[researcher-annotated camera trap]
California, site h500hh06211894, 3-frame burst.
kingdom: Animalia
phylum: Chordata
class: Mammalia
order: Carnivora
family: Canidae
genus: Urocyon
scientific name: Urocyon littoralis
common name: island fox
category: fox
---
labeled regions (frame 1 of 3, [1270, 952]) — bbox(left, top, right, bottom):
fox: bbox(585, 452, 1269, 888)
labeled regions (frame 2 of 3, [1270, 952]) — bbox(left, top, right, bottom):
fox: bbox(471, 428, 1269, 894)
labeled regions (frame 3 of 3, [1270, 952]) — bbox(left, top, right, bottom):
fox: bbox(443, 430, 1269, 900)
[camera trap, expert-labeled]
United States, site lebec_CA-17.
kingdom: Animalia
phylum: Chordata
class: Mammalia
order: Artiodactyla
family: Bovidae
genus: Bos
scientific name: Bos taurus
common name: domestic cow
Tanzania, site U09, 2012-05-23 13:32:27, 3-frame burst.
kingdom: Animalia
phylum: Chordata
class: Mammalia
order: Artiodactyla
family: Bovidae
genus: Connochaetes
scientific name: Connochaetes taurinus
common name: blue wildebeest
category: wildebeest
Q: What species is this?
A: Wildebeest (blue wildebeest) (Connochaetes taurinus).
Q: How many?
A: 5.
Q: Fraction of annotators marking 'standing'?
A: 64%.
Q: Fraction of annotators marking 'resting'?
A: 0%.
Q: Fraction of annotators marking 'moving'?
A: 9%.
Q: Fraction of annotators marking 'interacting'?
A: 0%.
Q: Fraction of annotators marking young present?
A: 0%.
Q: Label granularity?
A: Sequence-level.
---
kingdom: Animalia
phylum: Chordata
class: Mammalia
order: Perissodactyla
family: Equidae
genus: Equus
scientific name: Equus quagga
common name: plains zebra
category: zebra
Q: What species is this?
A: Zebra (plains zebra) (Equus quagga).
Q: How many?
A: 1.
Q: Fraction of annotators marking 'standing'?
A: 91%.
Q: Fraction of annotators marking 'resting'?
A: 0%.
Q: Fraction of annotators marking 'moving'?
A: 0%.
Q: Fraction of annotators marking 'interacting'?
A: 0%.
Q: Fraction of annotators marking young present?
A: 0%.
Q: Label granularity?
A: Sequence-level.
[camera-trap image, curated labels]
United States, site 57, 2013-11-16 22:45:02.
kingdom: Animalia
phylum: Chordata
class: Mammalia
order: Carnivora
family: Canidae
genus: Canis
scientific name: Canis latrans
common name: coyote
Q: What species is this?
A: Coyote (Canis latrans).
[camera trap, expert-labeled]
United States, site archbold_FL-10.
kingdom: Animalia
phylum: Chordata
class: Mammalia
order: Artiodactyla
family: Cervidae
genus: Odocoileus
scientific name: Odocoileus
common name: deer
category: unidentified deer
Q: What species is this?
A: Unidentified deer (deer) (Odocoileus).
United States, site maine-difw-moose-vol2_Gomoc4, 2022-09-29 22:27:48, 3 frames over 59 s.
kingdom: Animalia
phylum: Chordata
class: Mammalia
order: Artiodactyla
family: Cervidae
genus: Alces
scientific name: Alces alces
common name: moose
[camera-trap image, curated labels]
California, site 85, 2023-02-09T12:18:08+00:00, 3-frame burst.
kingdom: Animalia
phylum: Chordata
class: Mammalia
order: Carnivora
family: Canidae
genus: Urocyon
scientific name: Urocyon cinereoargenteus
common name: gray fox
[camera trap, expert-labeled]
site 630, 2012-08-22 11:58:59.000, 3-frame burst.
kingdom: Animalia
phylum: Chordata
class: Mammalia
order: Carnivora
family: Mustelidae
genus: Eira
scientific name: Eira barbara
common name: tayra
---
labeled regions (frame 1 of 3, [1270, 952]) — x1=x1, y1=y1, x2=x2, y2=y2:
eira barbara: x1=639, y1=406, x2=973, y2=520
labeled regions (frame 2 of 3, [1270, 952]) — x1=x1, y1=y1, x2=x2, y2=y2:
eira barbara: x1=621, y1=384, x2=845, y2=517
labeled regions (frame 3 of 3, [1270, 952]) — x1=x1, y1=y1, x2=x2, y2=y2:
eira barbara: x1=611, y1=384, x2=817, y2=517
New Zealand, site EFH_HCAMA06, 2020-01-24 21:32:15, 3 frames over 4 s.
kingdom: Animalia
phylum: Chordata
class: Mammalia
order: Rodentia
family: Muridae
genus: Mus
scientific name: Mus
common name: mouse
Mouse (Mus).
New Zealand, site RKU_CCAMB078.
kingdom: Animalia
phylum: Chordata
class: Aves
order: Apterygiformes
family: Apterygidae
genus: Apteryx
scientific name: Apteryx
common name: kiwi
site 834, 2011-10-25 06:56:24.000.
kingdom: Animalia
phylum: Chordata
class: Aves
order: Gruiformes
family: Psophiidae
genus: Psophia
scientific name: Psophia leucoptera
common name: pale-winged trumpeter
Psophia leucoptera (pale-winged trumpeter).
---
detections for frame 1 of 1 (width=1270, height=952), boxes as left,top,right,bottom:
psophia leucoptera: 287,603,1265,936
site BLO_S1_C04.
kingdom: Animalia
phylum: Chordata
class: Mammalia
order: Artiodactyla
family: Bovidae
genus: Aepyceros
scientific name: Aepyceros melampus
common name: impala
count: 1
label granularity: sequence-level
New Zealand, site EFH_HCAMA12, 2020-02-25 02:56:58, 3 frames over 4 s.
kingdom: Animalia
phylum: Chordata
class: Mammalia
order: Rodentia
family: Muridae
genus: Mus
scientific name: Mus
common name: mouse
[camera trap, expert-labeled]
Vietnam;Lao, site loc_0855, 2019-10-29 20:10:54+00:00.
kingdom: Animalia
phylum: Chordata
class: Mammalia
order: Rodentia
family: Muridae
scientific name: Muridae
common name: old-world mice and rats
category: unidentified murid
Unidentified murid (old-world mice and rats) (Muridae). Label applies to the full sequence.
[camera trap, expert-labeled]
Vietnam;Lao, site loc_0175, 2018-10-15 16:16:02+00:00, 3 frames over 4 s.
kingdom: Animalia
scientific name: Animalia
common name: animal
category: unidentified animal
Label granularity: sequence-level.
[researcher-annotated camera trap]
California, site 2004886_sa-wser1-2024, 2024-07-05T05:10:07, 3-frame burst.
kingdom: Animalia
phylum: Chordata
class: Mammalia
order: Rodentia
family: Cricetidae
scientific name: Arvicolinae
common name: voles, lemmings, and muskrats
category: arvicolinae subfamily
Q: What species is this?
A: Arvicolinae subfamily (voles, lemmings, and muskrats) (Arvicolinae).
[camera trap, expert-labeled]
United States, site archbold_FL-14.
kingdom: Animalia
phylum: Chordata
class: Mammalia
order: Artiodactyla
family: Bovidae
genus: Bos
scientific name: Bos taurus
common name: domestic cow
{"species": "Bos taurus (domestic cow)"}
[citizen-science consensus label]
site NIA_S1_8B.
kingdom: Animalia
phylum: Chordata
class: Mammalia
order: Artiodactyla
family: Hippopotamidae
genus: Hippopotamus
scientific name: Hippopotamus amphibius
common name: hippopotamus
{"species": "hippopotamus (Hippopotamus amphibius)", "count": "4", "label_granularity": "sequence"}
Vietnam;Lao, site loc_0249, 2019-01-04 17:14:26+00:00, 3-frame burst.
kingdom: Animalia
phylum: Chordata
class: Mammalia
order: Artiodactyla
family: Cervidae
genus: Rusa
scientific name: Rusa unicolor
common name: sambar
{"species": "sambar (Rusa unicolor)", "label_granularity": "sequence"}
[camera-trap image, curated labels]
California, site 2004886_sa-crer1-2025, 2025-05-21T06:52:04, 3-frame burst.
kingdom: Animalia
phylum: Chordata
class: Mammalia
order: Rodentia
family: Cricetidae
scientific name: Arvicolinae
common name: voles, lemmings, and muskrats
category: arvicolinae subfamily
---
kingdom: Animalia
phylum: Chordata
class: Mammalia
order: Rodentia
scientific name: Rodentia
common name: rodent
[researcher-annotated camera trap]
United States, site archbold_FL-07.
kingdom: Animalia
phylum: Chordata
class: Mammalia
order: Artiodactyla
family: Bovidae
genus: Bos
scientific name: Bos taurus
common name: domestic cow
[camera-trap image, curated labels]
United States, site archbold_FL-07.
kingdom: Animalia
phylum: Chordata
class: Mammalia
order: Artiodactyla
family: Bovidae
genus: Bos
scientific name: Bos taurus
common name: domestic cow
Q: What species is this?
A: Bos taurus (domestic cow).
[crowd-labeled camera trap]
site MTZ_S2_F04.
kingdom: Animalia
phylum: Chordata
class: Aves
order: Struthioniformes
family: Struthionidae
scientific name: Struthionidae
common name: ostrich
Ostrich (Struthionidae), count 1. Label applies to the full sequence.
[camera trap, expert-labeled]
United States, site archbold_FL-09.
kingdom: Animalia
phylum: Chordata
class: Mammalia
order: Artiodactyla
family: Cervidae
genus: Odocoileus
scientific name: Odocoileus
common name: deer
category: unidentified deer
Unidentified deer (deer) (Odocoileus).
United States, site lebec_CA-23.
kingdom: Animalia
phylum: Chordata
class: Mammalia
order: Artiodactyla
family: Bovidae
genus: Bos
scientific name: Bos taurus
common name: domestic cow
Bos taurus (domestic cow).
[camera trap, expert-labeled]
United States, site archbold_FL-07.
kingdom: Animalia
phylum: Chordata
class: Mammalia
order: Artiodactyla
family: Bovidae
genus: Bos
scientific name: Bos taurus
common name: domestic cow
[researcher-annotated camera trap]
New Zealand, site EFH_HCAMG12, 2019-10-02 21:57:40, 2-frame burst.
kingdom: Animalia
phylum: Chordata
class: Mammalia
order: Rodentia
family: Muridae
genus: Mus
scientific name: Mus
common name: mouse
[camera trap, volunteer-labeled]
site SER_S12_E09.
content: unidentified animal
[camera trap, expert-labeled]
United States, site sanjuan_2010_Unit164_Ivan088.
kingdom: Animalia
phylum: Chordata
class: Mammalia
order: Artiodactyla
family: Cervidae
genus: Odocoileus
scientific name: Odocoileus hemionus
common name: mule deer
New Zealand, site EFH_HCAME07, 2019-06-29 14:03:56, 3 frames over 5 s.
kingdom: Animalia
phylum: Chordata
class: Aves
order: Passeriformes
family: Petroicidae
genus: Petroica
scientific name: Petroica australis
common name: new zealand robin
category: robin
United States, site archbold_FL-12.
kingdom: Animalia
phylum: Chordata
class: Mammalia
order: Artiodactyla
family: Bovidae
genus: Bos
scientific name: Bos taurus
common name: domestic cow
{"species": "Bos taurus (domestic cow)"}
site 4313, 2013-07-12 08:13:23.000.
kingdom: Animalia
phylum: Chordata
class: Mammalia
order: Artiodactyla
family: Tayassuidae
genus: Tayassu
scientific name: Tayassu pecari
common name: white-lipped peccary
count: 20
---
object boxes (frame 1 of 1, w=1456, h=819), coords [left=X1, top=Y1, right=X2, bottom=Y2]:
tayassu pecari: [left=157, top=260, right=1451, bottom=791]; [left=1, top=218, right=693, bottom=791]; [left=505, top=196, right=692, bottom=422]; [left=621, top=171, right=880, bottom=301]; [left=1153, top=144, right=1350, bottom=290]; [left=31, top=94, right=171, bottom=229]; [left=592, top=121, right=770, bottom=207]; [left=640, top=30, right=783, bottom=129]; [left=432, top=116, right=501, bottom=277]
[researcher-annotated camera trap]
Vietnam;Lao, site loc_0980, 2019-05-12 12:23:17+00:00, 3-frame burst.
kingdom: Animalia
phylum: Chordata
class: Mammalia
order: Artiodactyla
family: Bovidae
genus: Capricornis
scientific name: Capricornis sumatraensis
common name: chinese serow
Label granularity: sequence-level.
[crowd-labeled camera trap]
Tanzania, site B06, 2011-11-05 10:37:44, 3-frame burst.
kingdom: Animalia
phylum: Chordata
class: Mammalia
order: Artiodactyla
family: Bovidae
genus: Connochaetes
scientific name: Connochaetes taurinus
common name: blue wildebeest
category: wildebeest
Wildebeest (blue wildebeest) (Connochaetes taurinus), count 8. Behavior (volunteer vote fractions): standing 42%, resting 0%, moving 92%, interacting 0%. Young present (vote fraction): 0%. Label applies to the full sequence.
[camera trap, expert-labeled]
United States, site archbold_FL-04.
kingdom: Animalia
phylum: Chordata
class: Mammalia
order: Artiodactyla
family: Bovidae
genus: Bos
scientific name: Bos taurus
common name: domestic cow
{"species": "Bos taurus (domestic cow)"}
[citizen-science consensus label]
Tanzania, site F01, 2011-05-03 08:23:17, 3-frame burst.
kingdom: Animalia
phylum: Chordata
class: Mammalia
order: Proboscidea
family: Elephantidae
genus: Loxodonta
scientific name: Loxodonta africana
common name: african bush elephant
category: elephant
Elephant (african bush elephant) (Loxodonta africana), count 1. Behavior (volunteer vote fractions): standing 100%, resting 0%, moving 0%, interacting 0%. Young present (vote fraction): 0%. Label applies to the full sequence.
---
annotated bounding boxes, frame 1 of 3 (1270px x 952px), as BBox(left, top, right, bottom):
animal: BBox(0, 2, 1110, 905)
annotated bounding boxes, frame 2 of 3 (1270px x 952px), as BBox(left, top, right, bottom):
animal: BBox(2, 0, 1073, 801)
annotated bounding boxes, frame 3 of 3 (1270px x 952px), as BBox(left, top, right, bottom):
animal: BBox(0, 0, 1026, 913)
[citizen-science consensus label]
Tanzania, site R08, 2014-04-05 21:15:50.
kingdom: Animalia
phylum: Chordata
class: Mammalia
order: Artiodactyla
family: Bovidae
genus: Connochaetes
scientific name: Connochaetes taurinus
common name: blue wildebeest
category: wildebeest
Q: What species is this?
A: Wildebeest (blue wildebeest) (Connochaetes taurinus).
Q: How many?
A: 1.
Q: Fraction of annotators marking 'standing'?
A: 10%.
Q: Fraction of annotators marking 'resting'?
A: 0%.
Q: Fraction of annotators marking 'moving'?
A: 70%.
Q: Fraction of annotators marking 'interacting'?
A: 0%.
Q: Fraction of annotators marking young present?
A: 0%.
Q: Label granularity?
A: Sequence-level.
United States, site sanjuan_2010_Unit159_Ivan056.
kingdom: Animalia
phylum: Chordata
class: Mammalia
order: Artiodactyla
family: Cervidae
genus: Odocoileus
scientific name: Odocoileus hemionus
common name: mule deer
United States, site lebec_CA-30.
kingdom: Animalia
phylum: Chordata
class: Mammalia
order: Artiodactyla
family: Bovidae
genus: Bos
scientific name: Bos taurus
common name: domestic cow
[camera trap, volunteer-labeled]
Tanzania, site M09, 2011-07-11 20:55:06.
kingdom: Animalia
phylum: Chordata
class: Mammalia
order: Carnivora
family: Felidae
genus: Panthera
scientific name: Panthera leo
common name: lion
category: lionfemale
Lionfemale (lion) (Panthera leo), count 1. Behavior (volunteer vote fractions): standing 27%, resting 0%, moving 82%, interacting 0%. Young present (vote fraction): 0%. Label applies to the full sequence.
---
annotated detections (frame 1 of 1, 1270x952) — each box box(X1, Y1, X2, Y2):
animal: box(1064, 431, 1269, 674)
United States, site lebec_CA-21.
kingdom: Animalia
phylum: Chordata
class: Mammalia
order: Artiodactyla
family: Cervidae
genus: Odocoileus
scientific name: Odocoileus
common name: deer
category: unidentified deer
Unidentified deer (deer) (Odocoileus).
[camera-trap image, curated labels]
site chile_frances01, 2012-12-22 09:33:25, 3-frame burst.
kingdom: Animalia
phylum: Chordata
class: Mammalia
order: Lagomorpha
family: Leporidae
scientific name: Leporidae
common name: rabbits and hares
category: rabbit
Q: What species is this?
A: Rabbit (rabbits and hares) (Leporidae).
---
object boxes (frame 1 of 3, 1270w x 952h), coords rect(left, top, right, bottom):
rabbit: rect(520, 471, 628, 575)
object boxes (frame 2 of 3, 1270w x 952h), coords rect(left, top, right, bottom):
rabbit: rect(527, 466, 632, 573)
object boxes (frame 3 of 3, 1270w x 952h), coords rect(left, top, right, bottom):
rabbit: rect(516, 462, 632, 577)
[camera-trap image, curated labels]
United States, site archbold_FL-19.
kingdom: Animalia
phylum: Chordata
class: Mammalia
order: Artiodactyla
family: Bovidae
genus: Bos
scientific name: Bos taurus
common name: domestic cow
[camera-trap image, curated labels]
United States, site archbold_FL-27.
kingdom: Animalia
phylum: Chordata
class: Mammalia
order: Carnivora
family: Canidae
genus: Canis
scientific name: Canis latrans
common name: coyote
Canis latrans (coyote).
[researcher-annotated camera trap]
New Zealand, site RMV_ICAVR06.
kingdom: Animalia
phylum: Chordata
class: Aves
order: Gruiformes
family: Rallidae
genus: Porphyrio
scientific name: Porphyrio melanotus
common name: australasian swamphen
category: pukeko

### Task requirements:
How many lines in the entries above include the string "Vietnam"? Give only the number.

### Solution:
4